Of course you should enable this behavior. Of course, rules exist here too. Here are mine:
- You cannot ask forgiveness for anything that is legally or morally wrong
Legally wrong, that’s an easy one to enforce. But morally wrong? That’s a slippery slope with salespeople, right? I don’t think so. First off, building the right corporate culture is critical, and whenever I recruit and hire sales people, I want people who employ the same moral code that I would. If not, I know they will be destructive to company morale and vision. Trust that they would do the same thing you would do – and if they don’t, get rid of them.
- You get to make stupid mistakes
As long as you didn’t know it was a stupid thing to do before you did it! Essentially, let people try new things, and let them fail. Then work with them to adjust based on the results. A fast way to grow exponentially vs. making them learn all the “right” ways to do things. Speaking of which, where is that list of all the right way to do things?
- You only get to make stupid mistakes once
No “three strikes and you’re out” policy for customer-facing employees. One of the beautiful things about empowerment is you give the person the ability to make good or bad decisions. If the decision is bad but isn’t morally or legally wrong, then coach your employee on why they made the mistake and how it should be handled going forward. If it happens again, get rid of them. Smart people learn from their mistakes.
- Responsiveness and the Customer come first
Success at a startup is all about the customer. Make sure everybody at your company knows this, but especially your sales team. The best salespeople have answers to customers’ questions shortly after the question leaves the customers’ lips. This requires quick thinking, frictionless selling and sometimes making things up as you go. Are you going to make your customer-facing team come back and ask about something that isn’t already documented, or are you going to let them help create the document? I vote for the latter.
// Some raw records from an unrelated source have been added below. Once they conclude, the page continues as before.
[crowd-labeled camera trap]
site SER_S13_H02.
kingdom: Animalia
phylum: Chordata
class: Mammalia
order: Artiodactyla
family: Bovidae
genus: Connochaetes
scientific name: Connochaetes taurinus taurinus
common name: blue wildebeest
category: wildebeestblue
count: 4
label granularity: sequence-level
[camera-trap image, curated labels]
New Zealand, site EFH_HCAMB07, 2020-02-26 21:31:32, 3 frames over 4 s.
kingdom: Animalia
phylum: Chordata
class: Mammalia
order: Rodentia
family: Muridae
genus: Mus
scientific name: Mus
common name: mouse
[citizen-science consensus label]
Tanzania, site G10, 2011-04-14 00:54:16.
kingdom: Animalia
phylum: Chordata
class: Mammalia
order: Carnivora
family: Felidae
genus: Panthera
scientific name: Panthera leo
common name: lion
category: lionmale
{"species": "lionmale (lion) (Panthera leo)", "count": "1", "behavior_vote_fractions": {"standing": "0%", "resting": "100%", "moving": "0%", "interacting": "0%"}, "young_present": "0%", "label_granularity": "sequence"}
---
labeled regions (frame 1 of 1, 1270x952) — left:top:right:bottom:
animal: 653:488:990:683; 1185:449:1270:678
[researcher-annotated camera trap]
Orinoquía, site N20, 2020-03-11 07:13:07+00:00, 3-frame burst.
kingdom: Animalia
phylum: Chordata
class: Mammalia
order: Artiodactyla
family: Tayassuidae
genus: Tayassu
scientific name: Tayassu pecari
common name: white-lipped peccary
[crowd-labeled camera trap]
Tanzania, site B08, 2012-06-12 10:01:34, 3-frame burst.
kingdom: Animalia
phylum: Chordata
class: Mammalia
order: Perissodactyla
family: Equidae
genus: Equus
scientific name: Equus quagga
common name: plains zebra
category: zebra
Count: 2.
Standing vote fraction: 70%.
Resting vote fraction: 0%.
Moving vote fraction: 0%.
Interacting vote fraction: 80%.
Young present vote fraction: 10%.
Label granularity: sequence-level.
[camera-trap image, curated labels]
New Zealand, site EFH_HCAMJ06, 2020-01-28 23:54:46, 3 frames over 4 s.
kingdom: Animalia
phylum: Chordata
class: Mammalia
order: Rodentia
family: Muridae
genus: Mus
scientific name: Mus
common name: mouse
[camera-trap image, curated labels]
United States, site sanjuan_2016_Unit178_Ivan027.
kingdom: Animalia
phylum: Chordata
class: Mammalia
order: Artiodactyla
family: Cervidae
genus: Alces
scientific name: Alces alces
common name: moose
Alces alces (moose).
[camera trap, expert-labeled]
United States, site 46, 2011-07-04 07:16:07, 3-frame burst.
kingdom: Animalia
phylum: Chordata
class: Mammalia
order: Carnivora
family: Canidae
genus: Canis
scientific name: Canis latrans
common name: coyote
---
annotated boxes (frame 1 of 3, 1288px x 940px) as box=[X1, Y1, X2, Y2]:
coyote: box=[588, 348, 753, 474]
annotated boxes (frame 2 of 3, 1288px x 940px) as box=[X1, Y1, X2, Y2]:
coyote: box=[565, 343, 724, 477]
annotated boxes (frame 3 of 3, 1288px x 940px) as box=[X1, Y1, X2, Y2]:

Post-mortems can always be done after the fact to revisit and improve upon decisions that have already been made. But let’s make those decisions, evaluate the results, and make changes based on that data rather than opinions.
Great things come from empowering people to always try to do the best they can, particularly when there isn’t a roadmap already in place. The feeling of doing something new and succeeding is exhilarating for anyone, so let your entire team experience it early and often.